What are the effects of Divorce/Breakup and Preschoolers? As you read, remember that each child is unique and not all children experience the difficulties discussed here. In the paragraphs that follow, the most common problems experienced by children of divorcing parents will be discussed with a focus on Divorce/Breakup and Preschoolers.
Most parents that separate, either via a divorce or a break up, ask themselves some tough questions about what the divorce/breakup will do to their children. They wonder about how the children will make sense of what is happening during and after the divorce/breakup process. How will the children react to both parents as the family changes? Will they adjust well to a new marriage partner and perhaps to step siblings?
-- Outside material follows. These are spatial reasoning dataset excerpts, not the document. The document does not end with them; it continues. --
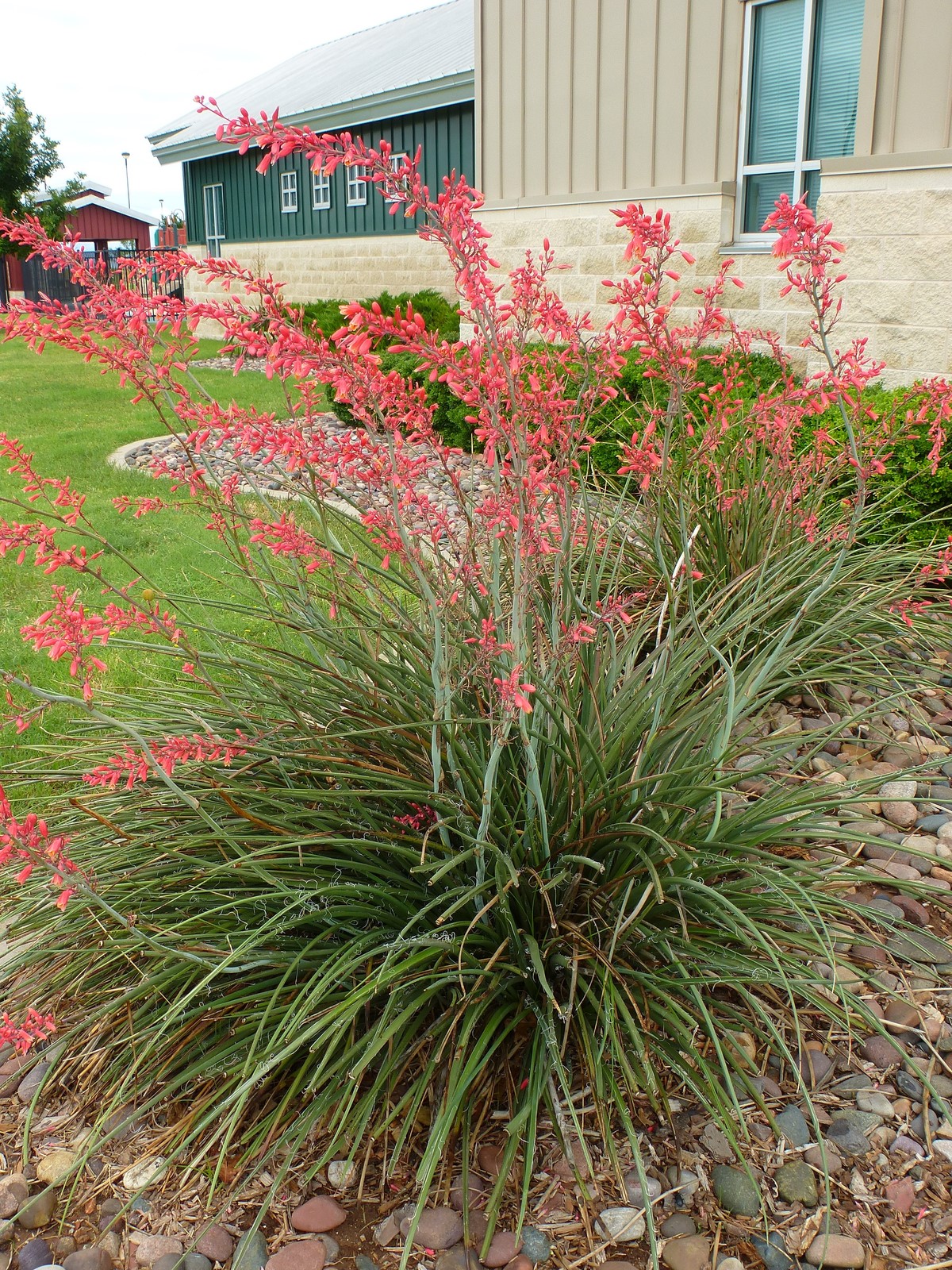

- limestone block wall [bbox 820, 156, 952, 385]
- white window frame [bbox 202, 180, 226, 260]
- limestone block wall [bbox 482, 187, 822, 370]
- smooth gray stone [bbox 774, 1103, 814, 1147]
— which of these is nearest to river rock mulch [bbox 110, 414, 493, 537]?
smooth gray stone [bbox 774, 1103, 814, 1147]

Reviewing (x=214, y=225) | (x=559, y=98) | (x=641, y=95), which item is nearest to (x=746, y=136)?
(x=641, y=95)

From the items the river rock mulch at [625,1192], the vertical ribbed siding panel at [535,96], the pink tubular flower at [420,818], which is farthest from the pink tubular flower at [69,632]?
the vertical ribbed siding panel at [535,96]

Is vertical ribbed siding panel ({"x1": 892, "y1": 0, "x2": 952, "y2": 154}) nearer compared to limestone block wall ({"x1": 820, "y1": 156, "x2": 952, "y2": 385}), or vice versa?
vertical ribbed siding panel ({"x1": 892, "y1": 0, "x2": 952, "y2": 154})

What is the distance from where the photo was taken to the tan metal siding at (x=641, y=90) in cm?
706

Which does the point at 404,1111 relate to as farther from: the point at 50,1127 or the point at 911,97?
the point at 911,97

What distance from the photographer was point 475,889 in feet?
7.34

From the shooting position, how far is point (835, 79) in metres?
8.15

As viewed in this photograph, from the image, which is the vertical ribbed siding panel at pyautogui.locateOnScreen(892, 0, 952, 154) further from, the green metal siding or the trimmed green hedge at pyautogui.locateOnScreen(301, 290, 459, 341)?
the green metal siding

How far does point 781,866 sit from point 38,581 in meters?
5.35

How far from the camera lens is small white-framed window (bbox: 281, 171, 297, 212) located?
71.1ft

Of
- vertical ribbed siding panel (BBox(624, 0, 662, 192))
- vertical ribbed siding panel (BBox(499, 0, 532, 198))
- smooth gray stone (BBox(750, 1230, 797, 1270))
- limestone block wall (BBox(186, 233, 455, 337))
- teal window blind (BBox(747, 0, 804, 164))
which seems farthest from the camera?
limestone block wall (BBox(186, 233, 455, 337))

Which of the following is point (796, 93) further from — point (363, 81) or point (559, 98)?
point (363, 81)

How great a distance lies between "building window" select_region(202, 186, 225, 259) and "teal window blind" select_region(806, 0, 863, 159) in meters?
18.5

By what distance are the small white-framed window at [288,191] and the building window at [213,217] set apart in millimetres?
2798
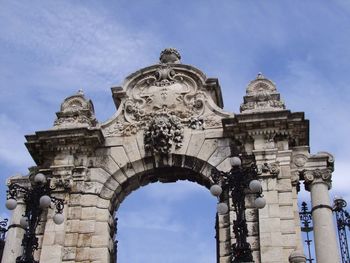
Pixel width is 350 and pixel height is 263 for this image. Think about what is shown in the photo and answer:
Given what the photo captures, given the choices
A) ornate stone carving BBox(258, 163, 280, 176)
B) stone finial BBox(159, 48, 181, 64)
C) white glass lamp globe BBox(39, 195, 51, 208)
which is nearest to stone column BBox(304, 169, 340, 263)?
ornate stone carving BBox(258, 163, 280, 176)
Will their grades in school suffer? Will they withdraw from their friends and perhaps suffer some permanent emotional harm? Does it make a difference what age your children are, or what gender?
Perhaps the bottom line for most parents is whether their children will survive the breakup and emerge as reasonably healthy adults. Certainly, many children do and are better off in a variety of ways than if had remained in a family of arguing unhappy members.
Divorce/Breakup and Preschoolers
What are the effects of Divorce/Breakup and Preschoolers? For preschoolers, the most common reactions to divorce/breakup are fear, bewilderment, confusion and guilt. Young children lack the mental abilities to understand what is happening and why. Their primitive logic can lead them to assume that if Dad can leave their daily life, Mom can, too (or vice versa), and that if Mom and Dad can stop loving each other, they can also stop loving the children. They often worry about who will take care of them, whether there will be enough food, enough money, a house to live in, and so forth. Very young children, even in the first six months of life, react with fear and anxiety to expressions of parental anger.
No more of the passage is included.